Challenges –
- A) How many electoral votes does Florida have, according to the commentary on the Florida candidates?
- B) Change "camera" to "viewer" throughout the rows below and give the rows again, with everything else unchanged.

Florida Senator Marco Rubio jumped into the race for President yesterday, which, at first glance, is actually kind of surprising since former Florida Governor Jeb Bush is clearly already running. What advantage Rubio might have thought he had is arguably muted by Bush being in the race to compete for the favorite son status. It affects a lot of things in the nominating process – fundraising, innermost core of supporters, that sort of stuff.

On the other hand, the same could be said for Jeb Bush – what advantage he might have as Florida’s favorite son is imperiled by Rubio’s entrance. This may or may not matter in the nominating process – Florida doesn’t come up until March 15 (well after the early states somewhat winnow the field), and has moved to a winner-take-all delegate allocation system. So the prevailing theory is that Bush will survive the process until Florida because his name is Bush (candidates drop out when candidates run out of money, and Bushes don’t typically run out of money), but if Rubio can somehow hang on through Florida, it suddenly gets interesting.

The Tea Party wing of the GOP wants to control the nominating process in 2016, something they succeeded in doing in neither 2012 nor 2008. Republicans ended up nominating the candidate Tea Party voters considered “establishment,” and then those Tea Party voters promptly blamed the establishment for the Democrat’s wins in each election.

That same Tea Party wing despises all things Bush these days, and Rubio’s brief flirtation with actual fairness on the immigration debate seriously annoys them.

Republicans better take a second look at those two Florida boys. It has nothing to do with either Bush or Rubio. It has everything to do with basic electoral college math.

I will spare you the history, the background, and the pros and cons on how we got to this point in the Presidential election process. I’ve got an entire speech on the topic, and you can even hate math as much as I do and still enjoy it, so contact me if you’d like me to speak to your group. But trust me when I say that if you don’t understand electoral college politics and what that means for 2016, you’ll never understand why Presidential campaigns make the decisions they make. But whether you want to hear the deeper explanation or not, here’s the bottom line:

Of the 538 total electoral votes, it takes a majority, 270, to win. All the states except 2 award their electoral votes in a winner-take-all system, meaning that if a Party’s nominee gets 50-percent-plus-one, that nominee gets 100 percent of that state’s electoral votes.

The electoral votes of the states (plus D.C.) that have voted for the Democratic nominee for President from 1992 forward – the last six Presidential elections – totals 242. That’s only 28 electoral votes short of an election win. That list of states doesn’t include Florida, and Florida has 29 electoral votes. Florida alone puts the Democrat into the White House.

There are several other realistic combinations for the Democrat to win the Presidential election without winning Florida, but in a close November election in which reliable states do what they typically do, there is no likely mathematical way for the Republican to win without Florida.

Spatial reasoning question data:
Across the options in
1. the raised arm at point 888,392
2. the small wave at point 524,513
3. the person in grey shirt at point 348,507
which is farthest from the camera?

Solutions –
- A) 29

- B)
Across the options in
1. the raised arm at point 888,392
2. the small wave at point 524,513
3. the person in grey shirt at point 348,507
which is farthest from the viewer?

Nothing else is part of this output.